Saturday, April 4, 2009

Random Thoughts - Always On Your Side

Today was an interesting one for me. Many random thoughts and a bit of an emotional journey, so please bear with me.

There was lots of sun shining outside, so it was a perfect day to head to the coast and enjoy some fish 'n chips at my favorite place...
Photo by Me
...and keep up with tweets from the Midwest about the NKOTB concert in Michigan. Hey, if I can't be there in person, the next best thing is to read a play-by-play as it happens, right? Yes, I'm masochistic.

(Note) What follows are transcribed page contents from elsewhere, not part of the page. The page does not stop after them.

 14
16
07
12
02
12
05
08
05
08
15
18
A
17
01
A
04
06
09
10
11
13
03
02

The nostalgia continued when I returned home and happened to glance in my bookcase at my high school senior year memory book. I turned to a page where I listed out what was considered "in" and "out" at the time. Horror of horrors, this is what I listed for what was "out" under Music:
Photo by Me
Do you see it? New Kids On the Block???!!! I sat there dumbfounded, until I realized that I was listing this as what was generally considered "out" by the public that early summer of 1993. Whew! Then as I flipped through the rest of the book, I also realized the obsessive infatuation I had with my boyfriend at the time. It's with the wisdom of the woman I've become and the real love I've experienced since that I can look back and see it for what it was. Unfortunately, I think said boyfriend has romanticized memories of us. Sent me a second message just yesterday on Classmates.com wanting to "get in touch." Get a clue...I don't want to have anything to do with you...I don't care how beautiful you thought I was or your disbelief at my single status and lack of kids (although I'm harboring a bit of my own disbelief of my status). Flattery is not going to get YOU anywhere.

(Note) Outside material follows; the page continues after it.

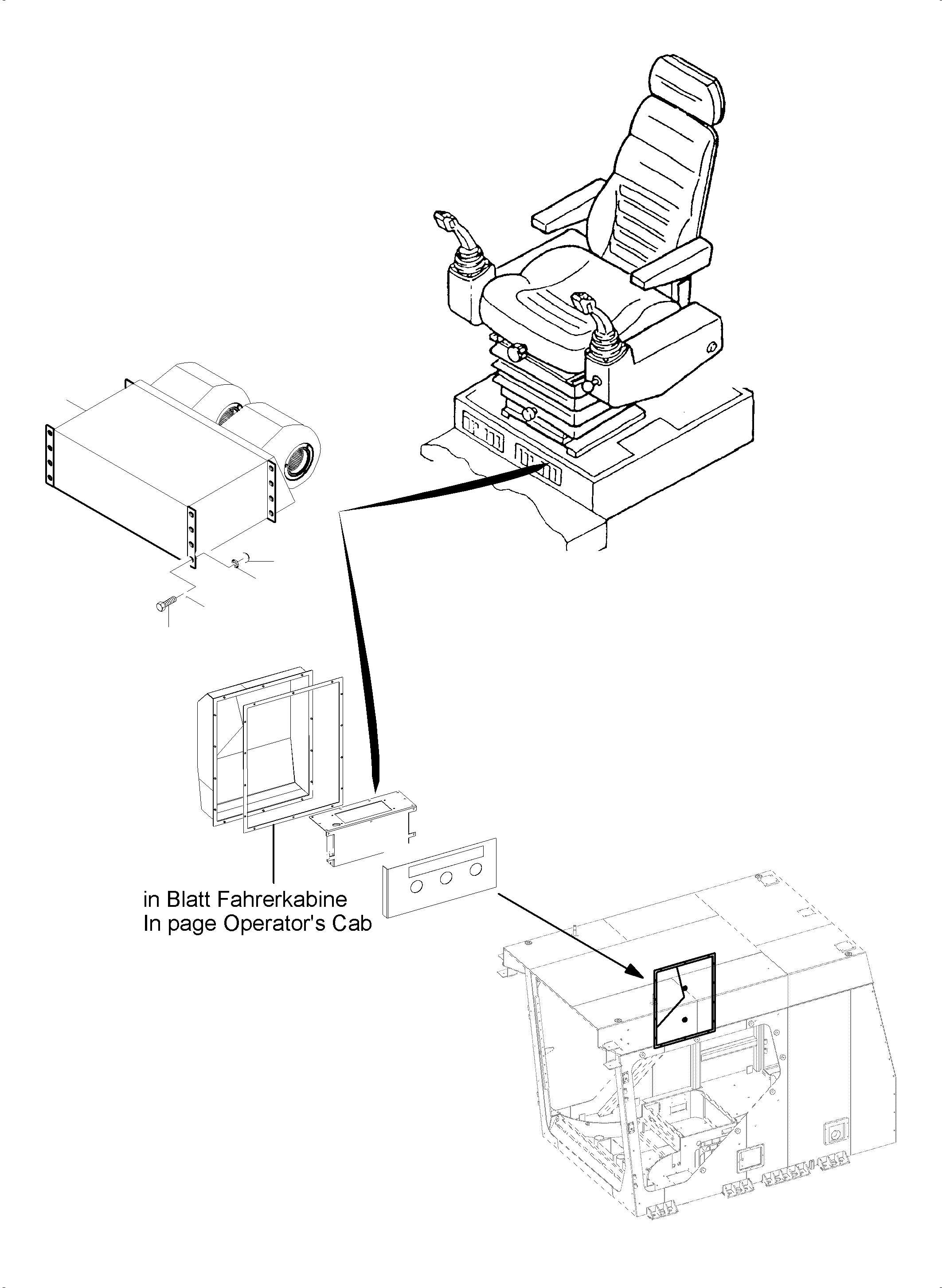 in Blatt Fahrerkabine
In page Operator's Cab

Anyway, all this nostalgia brought another distinction for me. There are some events that occur in people's lives that are so distinct, so disruptive, so intense that you refer to your life as "before" the event and "after" the event. The particular event for me is my father passing away. The entire discussion in the previous paragraph is my life before my dad died. A time when I thought all was right with the world: I had a boyfriend. I had a car. I was in the National Honor Society and was graduating high school with honors. I had phenomenal friends. I was popular in a way that I felt comfortable with. I was seriously flying high...and then "it" happened.
I can't remember if I mentioned that music is my anchor, but when I'm moved emotionally a song or melody is inevitably tied to it. Here's the song that's running through me right now. Read into the lyrics what you will.

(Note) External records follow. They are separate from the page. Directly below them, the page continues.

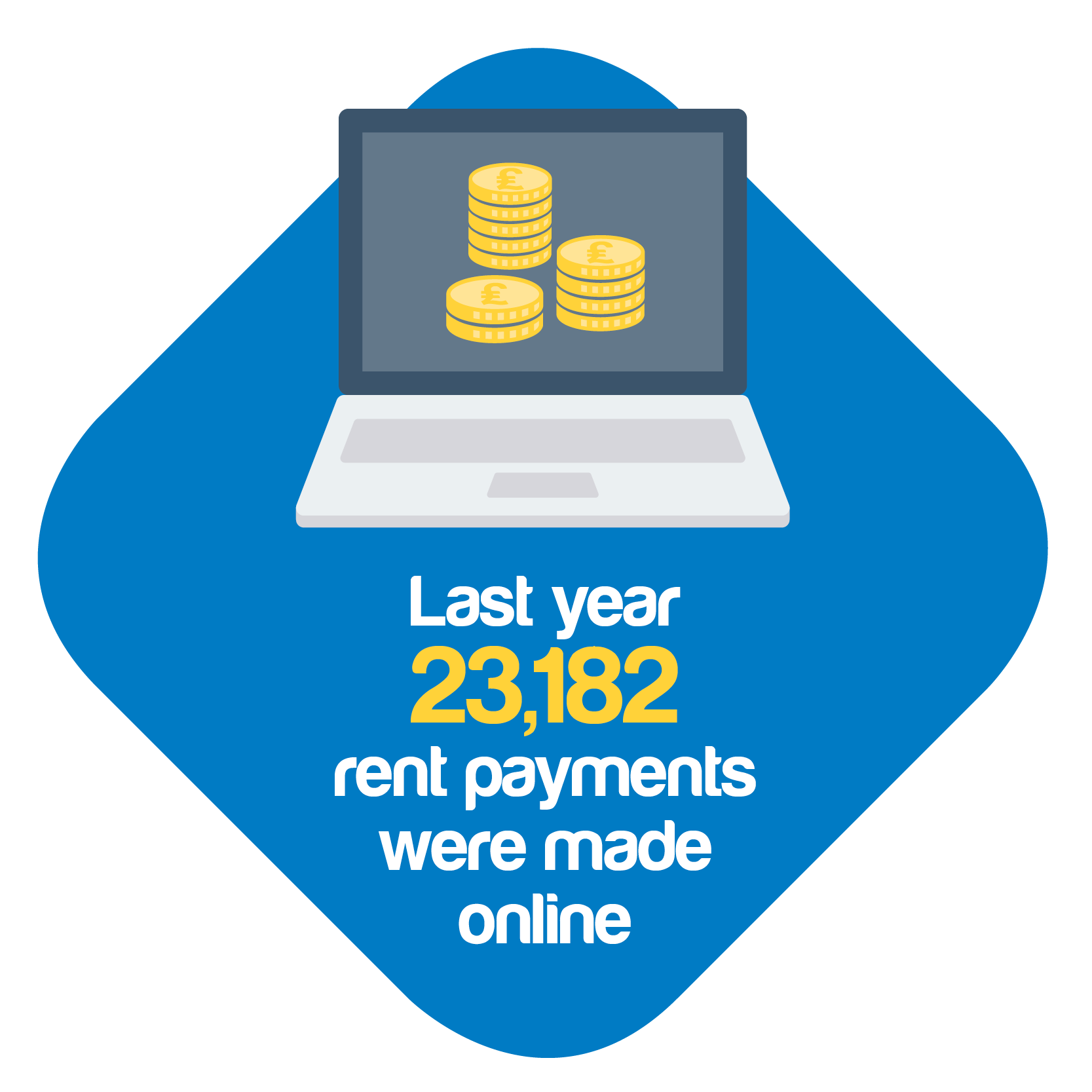 £
£
£

Last year
23,182
rent payments
were made
online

Disclaimer: So somehow my blog turned into a Donnie Wahlberg/NKOTB focus, and I really had no intention of that happening when I started this thing. At this point, I'm not sure what my intention for the blog was, but this subject I was just going to keep close to my heart - because that's where it's really been for the last 20 years. It was only public knowledge if you actually KNEW me. The only thing I can say is that this is obviously where my focus is, and until I really hanker down and get my blog designed so I have a separate area for this particular love, then it's going to monopolize the entire site for a while.